From the headset text below, extract everything from "So a few weeks" down to "a real challenge!", copying it word for word.

> **Text section**:
━━━━━━━━━━━━━━━━━━━━━━━━━━━━━━
So a few weeks back, a couple of tactical headsets turned up ordered from Amazon. When I tested them out, the first thing I found was the speaker audio, whilst okay for speech, was very tinny. I wanted a headset that I could tolerate wearing for horse endurance ride events where I often need to juggle a notepad, radio and maybe a tablet or keyboard. A headset works well for this. Also, if there’s a rain event and you’re under a canvas roof, hearing the radio can be a real challenge!
At the same time I wanted to be able to hear ambient noises, so I needed something that didn’t completely enclose me off. If IRoQ ever starts up again, I might be re-thinking this but for now, this is what I’m doing.
The two I bought are “bowman”-style headsets, which are normally mono. I wanted a stereo headset, so bought two, figuring they’re modular enough that I should be able to cobble them into one. I didn’t expect to have to do surgery on them, but there you go. I dug through my junk box, and found an old computer headset that was minus its microphone with 30mm drivers in it and foam ear pads. Pretty cheap set that you can probably buy at a corner-store computer shop for no more than about $15.
As a test, I grabbed the dissected headset from the previous post, and heated up the soldering iron. I de-soldered the original speaker, grabbed a speaker from this computer headset, de-soldered it from its original cabling and tacked the two wires from the bowman headset to it. I then grabbed my Alinco set and tried a little listening. BIG improvement! No, not audiophile-grade, but not crappy telephone grade either!
━━━━━━━━━━━━━━━━━━━━━━━━━━━━━━
> **Recorded information**:
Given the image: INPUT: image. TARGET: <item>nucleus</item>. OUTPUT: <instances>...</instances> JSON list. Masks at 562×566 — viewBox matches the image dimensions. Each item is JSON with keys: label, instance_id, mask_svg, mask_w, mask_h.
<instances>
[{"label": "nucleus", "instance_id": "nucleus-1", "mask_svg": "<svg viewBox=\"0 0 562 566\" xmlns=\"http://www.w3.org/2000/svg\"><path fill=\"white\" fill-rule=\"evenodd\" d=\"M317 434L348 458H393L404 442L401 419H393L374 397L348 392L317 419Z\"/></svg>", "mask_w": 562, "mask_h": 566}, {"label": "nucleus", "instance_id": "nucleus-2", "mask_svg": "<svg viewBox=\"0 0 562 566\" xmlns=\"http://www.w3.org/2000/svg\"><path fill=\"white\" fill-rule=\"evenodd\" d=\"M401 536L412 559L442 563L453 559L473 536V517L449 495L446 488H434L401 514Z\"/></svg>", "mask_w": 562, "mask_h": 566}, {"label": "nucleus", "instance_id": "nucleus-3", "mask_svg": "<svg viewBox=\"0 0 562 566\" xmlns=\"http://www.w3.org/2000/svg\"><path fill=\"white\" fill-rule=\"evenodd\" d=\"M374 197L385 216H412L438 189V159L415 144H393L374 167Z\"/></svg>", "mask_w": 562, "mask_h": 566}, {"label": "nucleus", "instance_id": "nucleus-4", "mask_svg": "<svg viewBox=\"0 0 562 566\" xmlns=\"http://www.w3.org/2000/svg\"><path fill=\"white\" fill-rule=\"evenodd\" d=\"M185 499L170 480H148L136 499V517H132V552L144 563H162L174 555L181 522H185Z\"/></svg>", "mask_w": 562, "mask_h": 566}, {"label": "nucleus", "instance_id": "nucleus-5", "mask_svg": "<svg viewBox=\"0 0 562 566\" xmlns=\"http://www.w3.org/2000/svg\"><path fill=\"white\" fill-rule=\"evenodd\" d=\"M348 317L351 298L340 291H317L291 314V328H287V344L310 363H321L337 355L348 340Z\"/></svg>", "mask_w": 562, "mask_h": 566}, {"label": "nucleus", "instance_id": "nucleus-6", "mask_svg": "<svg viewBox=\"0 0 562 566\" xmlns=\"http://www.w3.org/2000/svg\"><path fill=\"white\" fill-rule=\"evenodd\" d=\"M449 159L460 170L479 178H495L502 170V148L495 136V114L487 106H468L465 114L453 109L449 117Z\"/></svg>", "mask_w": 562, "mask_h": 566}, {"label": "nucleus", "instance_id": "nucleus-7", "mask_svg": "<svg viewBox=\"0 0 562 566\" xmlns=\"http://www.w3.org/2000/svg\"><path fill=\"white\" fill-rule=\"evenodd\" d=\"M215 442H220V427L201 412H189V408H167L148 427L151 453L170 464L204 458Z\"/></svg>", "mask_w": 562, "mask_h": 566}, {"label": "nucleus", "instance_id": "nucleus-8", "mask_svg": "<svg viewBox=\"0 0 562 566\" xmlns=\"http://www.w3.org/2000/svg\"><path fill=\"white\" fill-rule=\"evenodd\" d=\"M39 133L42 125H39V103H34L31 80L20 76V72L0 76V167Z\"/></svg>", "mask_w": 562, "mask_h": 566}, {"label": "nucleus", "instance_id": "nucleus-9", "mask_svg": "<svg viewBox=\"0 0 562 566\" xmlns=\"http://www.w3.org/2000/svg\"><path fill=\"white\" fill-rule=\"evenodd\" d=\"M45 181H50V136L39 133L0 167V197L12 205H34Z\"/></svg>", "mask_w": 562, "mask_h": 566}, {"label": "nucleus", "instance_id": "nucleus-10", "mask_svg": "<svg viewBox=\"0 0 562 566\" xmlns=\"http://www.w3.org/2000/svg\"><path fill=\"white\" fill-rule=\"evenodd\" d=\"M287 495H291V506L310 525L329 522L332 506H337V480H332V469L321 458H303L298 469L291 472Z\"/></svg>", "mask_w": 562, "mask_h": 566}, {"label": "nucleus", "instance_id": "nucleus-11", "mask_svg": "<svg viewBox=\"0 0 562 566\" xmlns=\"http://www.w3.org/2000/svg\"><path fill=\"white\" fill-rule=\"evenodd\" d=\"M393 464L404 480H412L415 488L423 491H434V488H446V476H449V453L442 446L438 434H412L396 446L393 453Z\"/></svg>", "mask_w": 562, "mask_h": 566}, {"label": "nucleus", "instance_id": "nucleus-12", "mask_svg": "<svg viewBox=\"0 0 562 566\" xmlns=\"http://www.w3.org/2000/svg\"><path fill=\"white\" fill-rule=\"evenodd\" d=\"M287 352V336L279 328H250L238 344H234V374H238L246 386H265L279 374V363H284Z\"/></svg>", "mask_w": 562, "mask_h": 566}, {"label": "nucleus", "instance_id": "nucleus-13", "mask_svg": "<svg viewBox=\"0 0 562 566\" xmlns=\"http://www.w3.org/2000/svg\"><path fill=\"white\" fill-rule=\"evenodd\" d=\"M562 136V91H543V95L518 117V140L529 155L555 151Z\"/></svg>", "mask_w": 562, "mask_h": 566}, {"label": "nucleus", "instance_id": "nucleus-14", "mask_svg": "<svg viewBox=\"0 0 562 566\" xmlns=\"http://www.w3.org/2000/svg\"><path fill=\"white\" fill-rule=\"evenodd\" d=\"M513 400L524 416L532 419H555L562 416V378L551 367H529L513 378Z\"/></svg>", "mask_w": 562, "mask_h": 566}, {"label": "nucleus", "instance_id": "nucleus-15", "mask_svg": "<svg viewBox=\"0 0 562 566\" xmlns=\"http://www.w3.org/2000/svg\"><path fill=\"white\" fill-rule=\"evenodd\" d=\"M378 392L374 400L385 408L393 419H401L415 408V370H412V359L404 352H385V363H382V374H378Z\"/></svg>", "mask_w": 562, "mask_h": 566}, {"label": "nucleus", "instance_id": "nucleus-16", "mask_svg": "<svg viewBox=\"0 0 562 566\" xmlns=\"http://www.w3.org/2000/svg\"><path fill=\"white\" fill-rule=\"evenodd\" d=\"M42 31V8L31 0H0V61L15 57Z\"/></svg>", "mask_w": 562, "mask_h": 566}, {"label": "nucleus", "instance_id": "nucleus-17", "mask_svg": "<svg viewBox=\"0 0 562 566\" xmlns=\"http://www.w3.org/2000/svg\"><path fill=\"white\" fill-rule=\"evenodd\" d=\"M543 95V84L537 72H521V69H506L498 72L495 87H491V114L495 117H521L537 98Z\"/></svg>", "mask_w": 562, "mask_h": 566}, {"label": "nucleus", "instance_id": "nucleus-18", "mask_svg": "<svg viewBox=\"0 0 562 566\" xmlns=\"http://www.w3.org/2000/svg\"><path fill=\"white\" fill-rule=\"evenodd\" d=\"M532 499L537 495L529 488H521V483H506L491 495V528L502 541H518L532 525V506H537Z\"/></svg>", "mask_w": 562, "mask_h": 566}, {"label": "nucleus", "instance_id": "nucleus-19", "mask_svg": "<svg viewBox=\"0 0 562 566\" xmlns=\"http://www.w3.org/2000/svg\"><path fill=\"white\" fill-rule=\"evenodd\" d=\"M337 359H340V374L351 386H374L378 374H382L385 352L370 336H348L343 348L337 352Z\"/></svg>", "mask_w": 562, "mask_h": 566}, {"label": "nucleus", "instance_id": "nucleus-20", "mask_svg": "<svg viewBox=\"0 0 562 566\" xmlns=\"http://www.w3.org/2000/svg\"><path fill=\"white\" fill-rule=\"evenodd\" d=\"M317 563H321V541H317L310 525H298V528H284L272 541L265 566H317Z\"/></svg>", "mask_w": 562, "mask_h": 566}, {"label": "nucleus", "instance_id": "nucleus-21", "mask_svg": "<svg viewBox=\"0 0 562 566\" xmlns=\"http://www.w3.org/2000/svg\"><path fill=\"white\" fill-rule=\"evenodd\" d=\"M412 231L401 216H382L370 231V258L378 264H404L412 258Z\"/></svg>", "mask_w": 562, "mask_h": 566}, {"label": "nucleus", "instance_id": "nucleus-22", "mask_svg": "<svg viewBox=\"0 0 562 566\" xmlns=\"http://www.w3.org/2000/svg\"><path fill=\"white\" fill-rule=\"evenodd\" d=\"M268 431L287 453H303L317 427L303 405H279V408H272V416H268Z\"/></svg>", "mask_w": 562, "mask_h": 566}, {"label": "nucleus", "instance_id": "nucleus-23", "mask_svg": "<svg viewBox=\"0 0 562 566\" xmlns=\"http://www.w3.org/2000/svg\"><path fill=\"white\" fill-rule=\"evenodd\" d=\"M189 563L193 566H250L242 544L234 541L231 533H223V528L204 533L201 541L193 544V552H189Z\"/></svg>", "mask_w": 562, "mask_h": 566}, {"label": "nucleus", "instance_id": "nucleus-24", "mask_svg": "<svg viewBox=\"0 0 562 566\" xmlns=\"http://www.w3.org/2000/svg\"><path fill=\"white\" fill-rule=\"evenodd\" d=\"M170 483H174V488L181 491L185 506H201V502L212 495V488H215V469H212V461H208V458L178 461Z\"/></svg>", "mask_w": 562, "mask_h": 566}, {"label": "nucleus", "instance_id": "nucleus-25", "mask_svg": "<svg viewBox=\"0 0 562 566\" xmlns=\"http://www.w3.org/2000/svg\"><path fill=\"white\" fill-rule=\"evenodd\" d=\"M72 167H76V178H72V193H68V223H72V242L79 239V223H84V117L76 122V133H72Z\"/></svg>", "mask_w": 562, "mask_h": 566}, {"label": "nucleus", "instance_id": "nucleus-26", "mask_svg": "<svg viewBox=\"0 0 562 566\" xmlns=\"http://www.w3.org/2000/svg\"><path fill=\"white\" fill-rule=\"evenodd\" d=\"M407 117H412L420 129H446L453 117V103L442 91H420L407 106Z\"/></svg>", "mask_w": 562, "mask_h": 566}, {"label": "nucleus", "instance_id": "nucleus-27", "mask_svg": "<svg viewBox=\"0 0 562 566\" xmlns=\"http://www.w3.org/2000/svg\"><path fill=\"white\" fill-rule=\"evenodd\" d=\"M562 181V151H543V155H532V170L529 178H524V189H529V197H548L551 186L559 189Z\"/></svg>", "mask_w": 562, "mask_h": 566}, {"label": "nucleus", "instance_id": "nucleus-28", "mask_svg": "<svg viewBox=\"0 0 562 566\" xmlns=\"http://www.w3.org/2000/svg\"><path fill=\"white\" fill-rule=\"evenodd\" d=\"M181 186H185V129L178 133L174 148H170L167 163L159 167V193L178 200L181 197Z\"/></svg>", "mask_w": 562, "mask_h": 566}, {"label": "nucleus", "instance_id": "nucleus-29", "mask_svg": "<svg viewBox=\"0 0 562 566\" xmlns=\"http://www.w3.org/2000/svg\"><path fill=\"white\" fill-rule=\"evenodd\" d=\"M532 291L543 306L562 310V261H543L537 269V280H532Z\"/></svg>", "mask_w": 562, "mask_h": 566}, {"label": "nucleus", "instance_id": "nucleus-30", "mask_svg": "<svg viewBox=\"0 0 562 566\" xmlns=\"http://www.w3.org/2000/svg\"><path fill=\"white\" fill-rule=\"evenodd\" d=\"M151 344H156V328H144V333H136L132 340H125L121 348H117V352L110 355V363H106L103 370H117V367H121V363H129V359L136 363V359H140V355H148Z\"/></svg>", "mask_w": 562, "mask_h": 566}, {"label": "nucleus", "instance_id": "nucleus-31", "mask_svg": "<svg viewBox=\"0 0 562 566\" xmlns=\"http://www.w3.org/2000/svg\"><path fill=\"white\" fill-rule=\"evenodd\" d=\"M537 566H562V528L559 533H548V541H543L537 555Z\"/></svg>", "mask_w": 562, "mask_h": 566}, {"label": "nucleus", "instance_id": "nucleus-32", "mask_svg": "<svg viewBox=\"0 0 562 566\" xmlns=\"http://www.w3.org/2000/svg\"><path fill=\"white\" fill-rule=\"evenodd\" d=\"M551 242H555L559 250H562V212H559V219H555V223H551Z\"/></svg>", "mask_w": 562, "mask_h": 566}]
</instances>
━━━━━━━━━━━━━━━━━━━━━━━━━━━━━━
> **Task answer**:
So a few weeks back, a couple of tactical headsets turned up ordered from Amazon. When I tested them out, the first thing I found was the speaker audio, whilst okay for speech, was very tinny. I wanted a headset that I could tolerate wearing for horse endurance ride events where I often need to juggle a notepad, radio and maybe a tablet or keyboard. A headset works well for this. Also, if there’s a rain event and you’re under a canvas roof, hearing the radio can be a real challenge!